Schriftliche Aufgabe A. Fasse das Interview mit Mathias Lillmåns in zwei Sätzen zusammen.
Schriftliche Aufgabe B. Führe das Interview mit Mathias Lillmåns im Anschluss an seinen letzten Satz weiter.

Vorliegender Text.
▶
Mathias „Vreth“ Lillmåns Interview

 Mathias Vreth LillmånsMit seinen 35 Jahren hat  Mathias “Vreth” Lillmåns (Finntroll, Magenta Harvest, Dispyt) in musikalischer Hinsicht schon einiges hinter sich. Neben zahlreichen Projekten, die heutzutage nicht mehr aktiv sind oder auf Eis liegen, ist er seit über 10 Jahren Sänger der finnischen Folk-Metal-Urgesteine Finntroll, mit denen er in dieser Zeit drei Studioalben veröffentlicht und, gemessen an den zurückgelegten Kilometern, den Erdball auf ausgedehnten Touren mehrmals umrundet hat. Wir sprachen mit ihm über den aktuellen Stand der Dinge bei Finntroll und seine weiteren Projekte.

Seitdem Finntroll im Jahr 2013 das Album “Blodsvept” herausbrachte und damit nicht wenig auf Tour unterwegs war, ist es um die Band ungewöhnlich still geworden, von gelegentlichen Festivalauftritten auf dem gesamten Erdball einmal abgesehen. Gerüchte über die Arbeit an einem neuen Album kochten zwischenzeitlich hoch, doch diese verstummten aufgrund von Mangel an Informationen ziemlich schnell wieder. Kannst du uns erzählen, woran die Band gerade arbeitet und was wir 2018 erwarten können?

Ja, es ist ziemlich still um uns geworden, von mehreren kleinen Touren in Südamerika, Asien, Russland und ein paar Festivals in Europa mal abgesehen. Ich bin kürzlich sogar gefragt worden, ob es uns überhaupt noch gibt. Um die Gerüchte zu begraben: Wir sind noch da, allerdings gerade in einem kleinen Pausenmodus. Das liegt vor allem daran, dass wir Europa mit „Blodsvept“ und den darauf folgenden Nattfödd-Jubiläumstouren gewissermaßen „übertourt“ haben. Wir sind gerade dabei, uns zu sammeln und neues Material zu schreiben. Aber ich muss sagen, dass der Prozess langsam vorangeht.
◀
Vorliegende Daten.
▶
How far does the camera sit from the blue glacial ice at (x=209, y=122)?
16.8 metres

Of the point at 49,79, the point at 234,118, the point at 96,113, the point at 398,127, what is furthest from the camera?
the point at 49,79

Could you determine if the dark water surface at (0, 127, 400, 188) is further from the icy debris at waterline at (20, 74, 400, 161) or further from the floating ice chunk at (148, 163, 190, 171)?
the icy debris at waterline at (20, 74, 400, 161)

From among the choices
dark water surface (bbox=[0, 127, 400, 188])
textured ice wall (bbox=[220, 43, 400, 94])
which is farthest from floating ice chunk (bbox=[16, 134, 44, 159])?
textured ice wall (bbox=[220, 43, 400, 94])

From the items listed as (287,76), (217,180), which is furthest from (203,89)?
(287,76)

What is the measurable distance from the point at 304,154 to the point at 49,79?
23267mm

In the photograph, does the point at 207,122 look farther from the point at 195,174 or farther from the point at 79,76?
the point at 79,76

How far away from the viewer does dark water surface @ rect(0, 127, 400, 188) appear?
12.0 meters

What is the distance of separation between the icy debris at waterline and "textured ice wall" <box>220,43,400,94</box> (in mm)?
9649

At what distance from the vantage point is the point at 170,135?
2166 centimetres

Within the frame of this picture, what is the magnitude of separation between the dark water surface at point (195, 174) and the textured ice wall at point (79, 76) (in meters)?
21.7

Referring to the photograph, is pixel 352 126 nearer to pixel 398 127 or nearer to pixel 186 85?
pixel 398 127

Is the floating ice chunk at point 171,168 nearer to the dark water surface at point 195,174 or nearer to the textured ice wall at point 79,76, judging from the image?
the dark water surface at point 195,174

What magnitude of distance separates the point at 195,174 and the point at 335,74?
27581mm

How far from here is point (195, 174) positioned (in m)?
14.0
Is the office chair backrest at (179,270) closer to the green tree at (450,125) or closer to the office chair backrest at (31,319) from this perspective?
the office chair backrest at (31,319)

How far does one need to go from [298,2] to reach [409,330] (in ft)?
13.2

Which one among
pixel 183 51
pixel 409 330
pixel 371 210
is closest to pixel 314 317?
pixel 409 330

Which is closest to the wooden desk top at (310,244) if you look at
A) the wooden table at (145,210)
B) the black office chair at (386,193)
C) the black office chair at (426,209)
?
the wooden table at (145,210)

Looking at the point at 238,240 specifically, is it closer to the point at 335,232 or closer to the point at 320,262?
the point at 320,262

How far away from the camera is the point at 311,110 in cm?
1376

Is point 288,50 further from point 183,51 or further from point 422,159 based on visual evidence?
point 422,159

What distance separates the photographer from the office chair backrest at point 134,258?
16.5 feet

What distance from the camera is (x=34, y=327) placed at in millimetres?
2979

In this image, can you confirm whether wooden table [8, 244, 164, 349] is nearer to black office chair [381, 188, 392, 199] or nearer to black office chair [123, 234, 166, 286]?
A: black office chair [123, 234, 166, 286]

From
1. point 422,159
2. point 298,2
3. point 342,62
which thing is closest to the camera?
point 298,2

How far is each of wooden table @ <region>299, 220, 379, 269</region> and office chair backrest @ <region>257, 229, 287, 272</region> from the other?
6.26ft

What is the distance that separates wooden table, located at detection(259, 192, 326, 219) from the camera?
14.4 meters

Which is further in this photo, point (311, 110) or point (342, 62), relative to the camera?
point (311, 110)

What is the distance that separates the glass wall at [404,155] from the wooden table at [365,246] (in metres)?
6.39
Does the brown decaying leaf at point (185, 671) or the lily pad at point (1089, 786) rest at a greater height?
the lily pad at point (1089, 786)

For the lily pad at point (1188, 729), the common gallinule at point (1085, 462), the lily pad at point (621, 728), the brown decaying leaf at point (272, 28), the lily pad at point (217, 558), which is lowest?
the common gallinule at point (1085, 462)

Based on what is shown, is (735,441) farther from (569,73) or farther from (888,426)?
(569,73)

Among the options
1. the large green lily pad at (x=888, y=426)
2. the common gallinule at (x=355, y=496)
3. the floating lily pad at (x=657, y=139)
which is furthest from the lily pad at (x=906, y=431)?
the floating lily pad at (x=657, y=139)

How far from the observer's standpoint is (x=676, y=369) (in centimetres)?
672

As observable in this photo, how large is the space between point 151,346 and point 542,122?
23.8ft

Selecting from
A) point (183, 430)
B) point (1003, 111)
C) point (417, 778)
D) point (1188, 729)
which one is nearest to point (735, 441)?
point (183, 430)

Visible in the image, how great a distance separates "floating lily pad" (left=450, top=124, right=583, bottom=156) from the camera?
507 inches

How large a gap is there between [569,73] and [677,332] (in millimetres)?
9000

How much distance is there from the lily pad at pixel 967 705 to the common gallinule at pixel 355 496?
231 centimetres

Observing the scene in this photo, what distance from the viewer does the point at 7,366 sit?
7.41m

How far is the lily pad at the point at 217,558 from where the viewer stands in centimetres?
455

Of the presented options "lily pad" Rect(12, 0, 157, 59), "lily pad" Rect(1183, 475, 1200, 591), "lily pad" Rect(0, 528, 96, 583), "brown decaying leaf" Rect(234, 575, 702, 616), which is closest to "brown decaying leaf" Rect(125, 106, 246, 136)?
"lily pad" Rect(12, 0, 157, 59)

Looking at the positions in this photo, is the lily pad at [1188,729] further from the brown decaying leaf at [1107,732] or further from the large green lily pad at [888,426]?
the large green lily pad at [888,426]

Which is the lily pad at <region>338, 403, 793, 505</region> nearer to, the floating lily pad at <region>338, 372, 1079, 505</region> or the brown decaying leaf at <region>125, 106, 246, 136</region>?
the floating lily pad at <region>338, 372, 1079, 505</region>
◀
▶
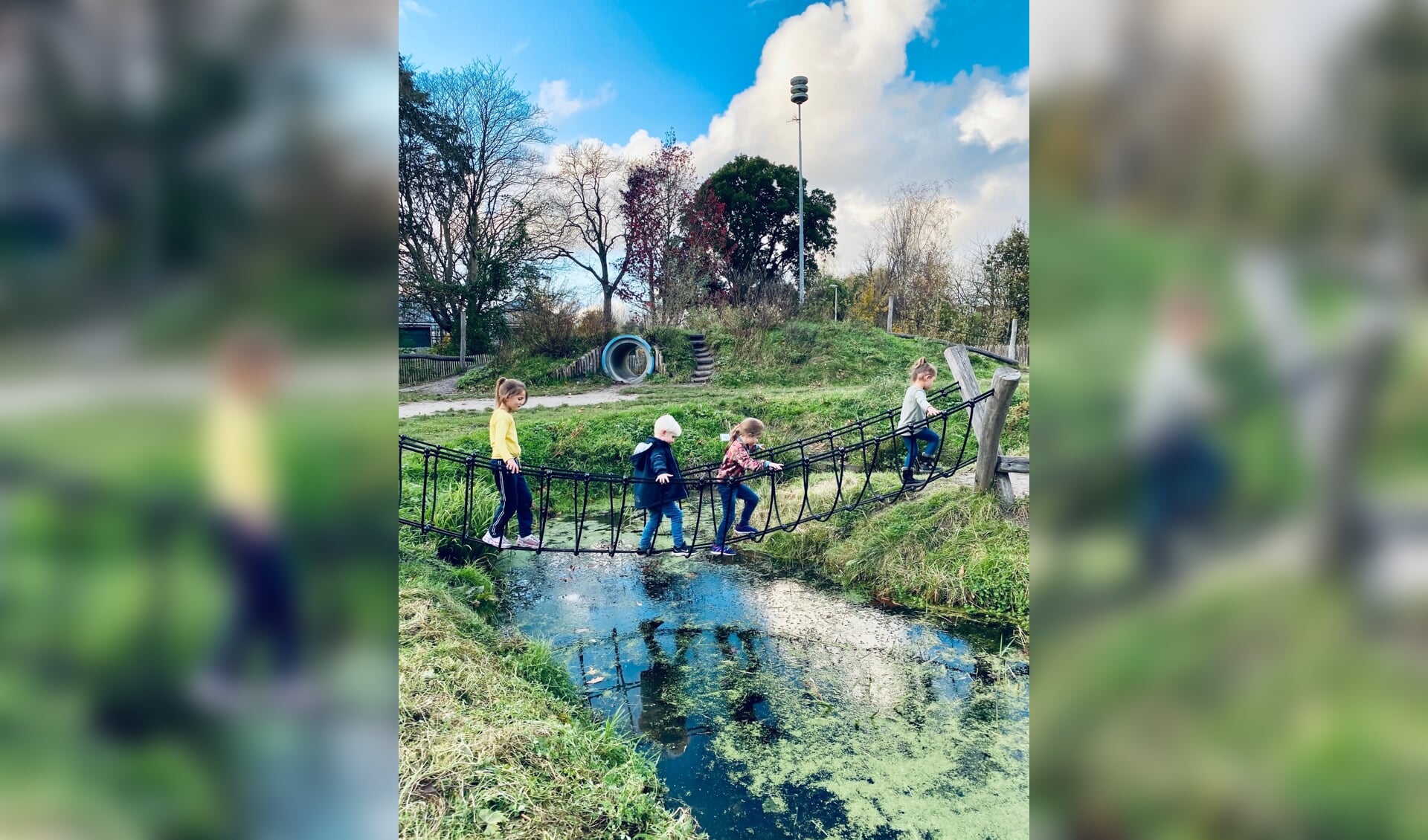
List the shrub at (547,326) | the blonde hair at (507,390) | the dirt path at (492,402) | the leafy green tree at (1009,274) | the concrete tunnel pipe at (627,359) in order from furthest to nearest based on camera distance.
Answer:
◀
Antwort A. Mathias „Vreth“ Lillmåns ist seit über zehn Jahren Sänger der finnischen Folk-Metal-Band Finntroll, mit der er drei Studioalben veröffentlicht und auf ausgedehnten Touren den Erdball mehrmals umrundet hat. Seit dem Album „Blodsvept“ von 2013 ist es um die Band still geworden, doch sie besteht weiter, legt gerade eine kleine Pause ein und schreibt langsam an neuem Material.

Antwort B.
Nun ja, Finntroll war sowieso nie eine Band, die die Dinge überstürzt hat. Hier ist die gute Nachricht: das Album nimmt langsam aber sicher Gestalt an, und ich kann verraten, dass ich einige richtig geile Songs in einem sehr rohen und frühen Stadium gehört habe. Also, haltet durch, die Trolle werden bald wieder über euch herfallen.

Klingt nach etwas, auf das man gespannt sein darf. (Fast) fünf Jahre ohne neues Album ist selbst für Finntroll eine lange Zeit. Aber, wie der ergebene Hörer weiß und was er an euch so besonders schätzt: keines eurer Alben hört sich gleich an, auch wenn der typische Finntroll-Sound immer unverkennbar bleibt. Ist es für euch von besonderer Wichtigkeit, herumzuexperimentieren und neue Elemente hinzuzufügen, wenn ihr neues Material schreibt – oder ist das eher etwas, was während der Arbeit „einfach passiert“?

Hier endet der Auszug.